The result is not that every institution is now a crypto treasury, but that the rails are becoming reliable enough for production payment and settlement workflows.

Why this matters for Latin America

For companies and financial services firms operating across borders in the region, stablecoins reduce settlement time from days to minutes and cut FX and intermediary costs. That matters for payroll, supplier payments, treasury management, and any flow that previously required pre-funding accounts in multiple countries.

For end users, the institutional layer creates more on-ramps and liquidity. When a Brazilian fintech or Mexican PSP can settle the cross-border leg in stablecoins and deliver via Pix or SPEI the same day, the experience for the person receiving the money improves even if they never touch a wallet.

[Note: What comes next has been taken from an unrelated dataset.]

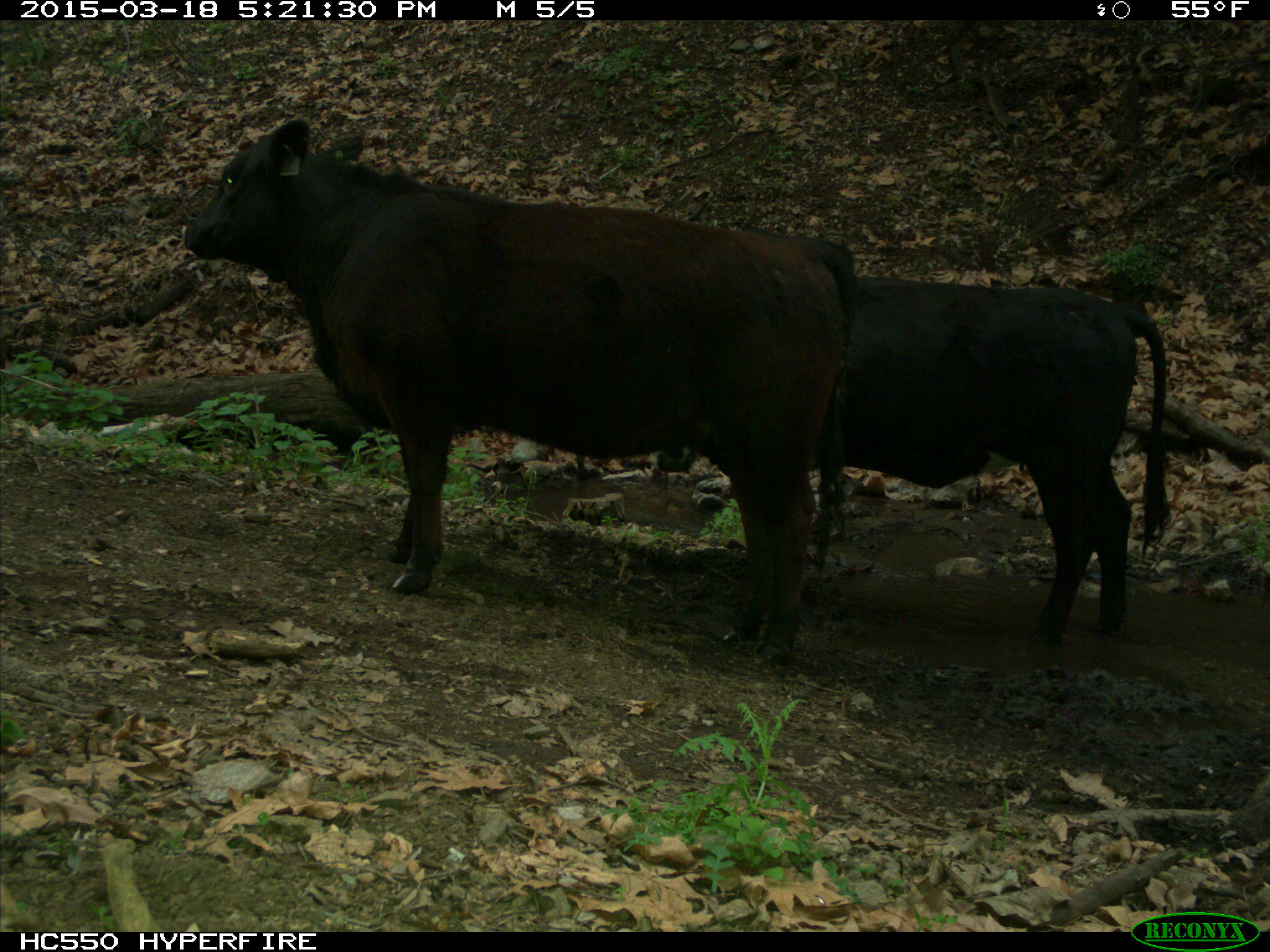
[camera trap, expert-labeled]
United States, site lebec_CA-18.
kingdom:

The shift also intersects with self-custody. Many stablecoin flows begin or end in user-controlled wallets rather than leaving value parked on an exchange or in a traditional bank account exposed to local currency or counterparty risk. As more institutions build around these rails, the infrastructure that supports non-custodial holding and movement grows stronger.

Tourism and small business acceptance is another thread: hotels, restaurants, and service providers in several markets are starting to take stablecoin payments directly from visitors, avoiding FX spreads and card fees on both sides.

Takeaway

The 71% statistic is a snapshot of infrastructure adoption, not a price call. It shows that in Latin America, stablecoins have become a practical settlement layer for a large share of institutions moving value across borders — the highest such share reported anywhere.

For readers in the region, the practical takeaway is that the tools for cheaper, faster, and more sovereign cross-border value transfer continue to mature. Whether you are a freelancer, a business, or simply someone who prefers to hold dollars outside local banking channels, the on-ramps and off-ramps are becoming more embedded in the financial apps and services you already use.

Not financial advice. Stablecoins carry issuer, regulatory, peg, counterparty, and operational risks even when reserves are attested. Users and institutions should review the specific structure, attestations, and legal status of any token or rail they use and do their own research.